López colocó una mano bajo el pecho derecho de la mujer y lo alzó como si estuviera calculando el peso. Ella retrocedió de un salto para ponerse fuera de su alcance, pero el hombre la siguió con la mano extendida. Yo no tenía elección: le agarré de la muñeca con una mano y del codo con la otra y tiré en direcciones opuestas. El tipo aulló de dolor y liberó su brazo. En su mano izquierda apareció un cuchillo. Era pequeño, con una hoja no muy grande, pero yo no era tan tonto como para ignorar lo que López sería capaz de hacerme con él.

—Oiga, tranquilícese —dije con voz agitada, como haría un hombre cuyo único interés fuera alquilar una casa a un buen precio y no meterse en líos—. Pero no le ponga a la señora las manos encima.

Percibía el miedo de Lynn Peterson. Flotaba en el aire como el olor de un zorro. Yo llevaba un revólver ligero, de calibre 38 Special, en un costado de mi cinturón. Esperaba que los mexicanos no se dieran cuenta hasta que yo encontrara la manera de sacarlo sin que me pegaran un tiro o me cortaran en pedacitos. En las películas se ven malabaristas veloces, que sacan las pistolas como relámpagos y las hacen girar en el índice. Desgraciadamente, no es así en la vida real.

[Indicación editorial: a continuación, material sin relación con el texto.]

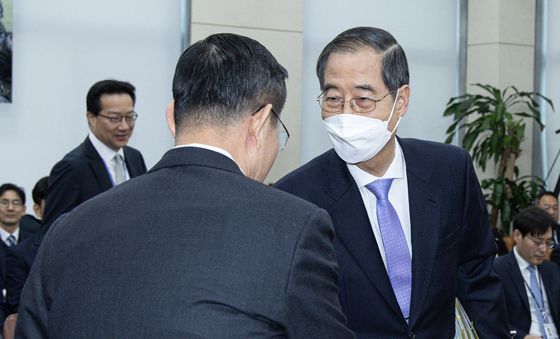 악수하는 한덕수·신원식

Con el cuchillo preparado, López se aproximó de nuevo, aunque no a Lynn esta vez, sino a mí. Su compinche le dijo algo en español, que tampoco entendí, le apuntó con la automática y López se detuvo.

—Deme su cartera —me ordenó Gómez. Hablaba bien inglés, aunque con acento español.

Levanté las manos.

—Ya se lo he dicho antes, se están equivocando…

No pude terminar la frase. Apenas llegué a atisbar la pistola antes de que el cañón me golpeara en el pómulo derecho con un impacto sordo que me retumbó en las muelas. A mi lado, Lynn Peterson lanzó un pequeño grito y se llevó una mano a la boca. El golpe estuvo a punto de derribarme, aunque conseguí reaccionar a tiempo y me mantuve en pie. De la herida brotaba sangre caliente que se deslizaba por mi mejilla y, al llegar a la mandíbula, goteaba hacia el suelo. Me llevé la mano a la cara y, cuando la retiré, estaba roja.

Empecé a hablar, pero Gómez me interrumpió de nuevo.

—¡Cierra la boca, hijo de la chingada! —masculló, mostrándome los dientes cerrados. Parecían muy blancos contra su piel oscura. Debía de tener sangre india. Esa es la clase de cosas en las que uno piensa cuando le acaban de golpear con una pistola.

Era ahora o nunca. Con la excusa de coger un pañuelo, acerqué la mano al bolsillo, pero la desplacé hacia el cinturón, abrí la funda de mi pistola y sentí la corredera bajo mis dedos. Eso es lo último que recuerdo.